New York, New York - Negotiations broke down between Lehman Brother representatives and that of the feds for a federal bailout when the accounting books disclosed that Lehman Bothers did not qualify under the Bush's "Too Big to Fail" economic doctrine because their capital to debt ratio was too small and their overall business practices to sound.
"They'll have to file for bankruptcy or be taken over by Bank of America like the others," said the Fed. "We're out to loan the taxpayers money to financial Titians. Not tall skinny kids who are anemic, asthmatic or have a heart murmur. We want giants like Bear Sterns, Fannie Mae, Freddie Mac and AIG whose feet are made of clay."
Upon hearing the news of the Fed rejection of the Lehman Brothers application for finical assistance due to not having enough debt or liquidity shortages, panic spread on Wall Street as banking and investment CEOs scrabbled to take on even more risk by piling on more worthless loans onto their books and investments portfolios.
"It's crazy," said Jack Rodgers, CEO of a multination bank. "Just last week I was trying to unload a bundle of bad housing mortgages. Now, just a week later, I'm trying to buy them back for three times what I sold them. I would have gone as high as five times to get them back but that would have aroused suspicion. As it is now, I have other financially sound banks calling day and night, asking me if I have any more bad loans to sell them."
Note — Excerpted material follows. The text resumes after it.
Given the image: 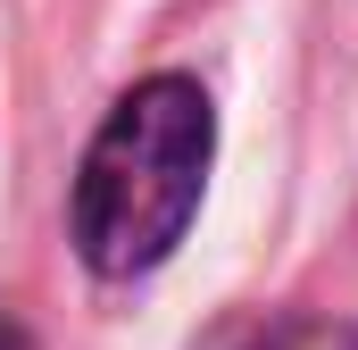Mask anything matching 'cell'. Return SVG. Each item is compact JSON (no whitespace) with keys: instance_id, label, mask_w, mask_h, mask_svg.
Wrapping results in <instances>:
<instances>
[{"instance_id":"1","label":"cell","mask_w":358,"mask_h":350,"mask_svg":"<svg viewBox=\"0 0 358 350\" xmlns=\"http://www.w3.org/2000/svg\"><path fill=\"white\" fill-rule=\"evenodd\" d=\"M208 150H217V117H208L200 84H183V76L134 84L84 150V175H76V251L100 275L159 267L183 242L192 209H200Z\"/></svg>"},{"instance_id":"2","label":"cell","mask_w":358,"mask_h":350,"mask_svg":"<svg viewBox=\"0 0 358 350\" xmlns=\"http://www.w3.org/2000/svg\"><path fill=\"white\" fill-rule=\"evenodd\" d=\"M0 350H8V334H0Z\"/></svg>"}]
</instances>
Rogers advises other CEO not to let on that they are in the market for bad loans, or worst yet that they are finically sound. As now days, it is considered a sign of weakness.
"Tell me how is a finically sound institution suppose to compete with unsound business practices that get rewarded with bailouts form the federal government," rhetorically asked Rogers. "It's a race to the bottom and it's on."